Detention Home teens grow for a good cause

SANDUSKY Green thumbs abound at the Erie County Juvenile Detention Home. And the fruits of this gard
Sandusky Register Staff
May 24, 2010



Green thumbs abound at the Erie County Juvenile Detention Home. And the fruits of this garden will go toward a good cause.

Through the collaboration of detention home workers and the Erie County Men's Garden Club, a gardening project was launched a few weeks ago, said Krista Collins, director of the community corrections facility.

Six boys have been tilling the land, pulling weeds and nurturing rows of plants.

"It's good to be outside for once," said one 17-year-old boy. "We actually get to do something for our community. It's a good learning experience."

Last week the first vegetable plants found a home in a small patch of land. During the next few months those residing at the home long-term will take care of the plants.

"We can repay for what we've done," said another 17-year-old boy as he took a break from digging.

Garden Club members are donating their time to get the project started.

"It's gone well. The young men have been enthused and attentive, and they've gone ahead and implemented whatever little suggestions we've had," member Ron Wittmer said.

The boys are now tending to tomato, cucumber, green bean and pepper plants.

"It feels good we are not doing it for nothing," said an 18-year-old boy who has dabbled in gardening before.

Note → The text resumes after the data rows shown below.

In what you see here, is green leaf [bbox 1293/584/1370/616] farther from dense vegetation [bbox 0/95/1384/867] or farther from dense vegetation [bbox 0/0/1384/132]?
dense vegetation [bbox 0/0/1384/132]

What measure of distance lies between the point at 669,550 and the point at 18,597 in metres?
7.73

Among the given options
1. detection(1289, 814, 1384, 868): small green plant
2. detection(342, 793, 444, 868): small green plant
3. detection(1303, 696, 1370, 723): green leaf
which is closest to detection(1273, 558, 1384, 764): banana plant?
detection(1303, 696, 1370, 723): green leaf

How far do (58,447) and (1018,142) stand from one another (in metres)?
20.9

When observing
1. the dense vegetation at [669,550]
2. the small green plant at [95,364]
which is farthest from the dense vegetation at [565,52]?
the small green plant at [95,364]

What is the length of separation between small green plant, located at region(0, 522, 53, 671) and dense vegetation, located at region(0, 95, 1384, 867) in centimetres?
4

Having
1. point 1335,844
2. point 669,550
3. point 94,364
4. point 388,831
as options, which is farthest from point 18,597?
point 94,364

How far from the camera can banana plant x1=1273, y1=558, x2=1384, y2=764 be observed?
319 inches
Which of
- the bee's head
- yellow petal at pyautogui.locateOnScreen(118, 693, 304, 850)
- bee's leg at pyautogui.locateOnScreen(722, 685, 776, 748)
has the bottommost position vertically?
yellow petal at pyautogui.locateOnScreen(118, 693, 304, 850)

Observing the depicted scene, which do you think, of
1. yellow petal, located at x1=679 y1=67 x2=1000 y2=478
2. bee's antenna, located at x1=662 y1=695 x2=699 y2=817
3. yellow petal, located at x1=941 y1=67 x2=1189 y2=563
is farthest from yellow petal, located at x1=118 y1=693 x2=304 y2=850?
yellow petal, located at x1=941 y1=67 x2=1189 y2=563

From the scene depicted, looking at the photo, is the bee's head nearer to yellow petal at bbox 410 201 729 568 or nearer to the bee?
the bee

Once ripe, the vegetables will be donated to Victory Temple Kitchen and Care and Share's food pantry.

"We're trying to give them a sense of giving back to the community," Collins said. "It's been real therapeutic for them to be able to come out here and do this. On a daily basis they are asking if they can come out here."

All six juveniles are nearing the end of their stay at the home and are granted additional privileges, such as gardening, because of their progress.

"We're trying to keep teach them a skill they can maybe utilize when they get home," Collins said.

Detention home workers hope the skills the boys learn gardening will be helpful after their release.

"They're responsible for something else besides themselves," juvenile therapist Jim Gellar said. "I'm amazed at how well they do."

Wittmer also said he hopes the project teaches the boys a life lesson.

"You put some effort in initially and give it a little tending, and life's the same way," he said.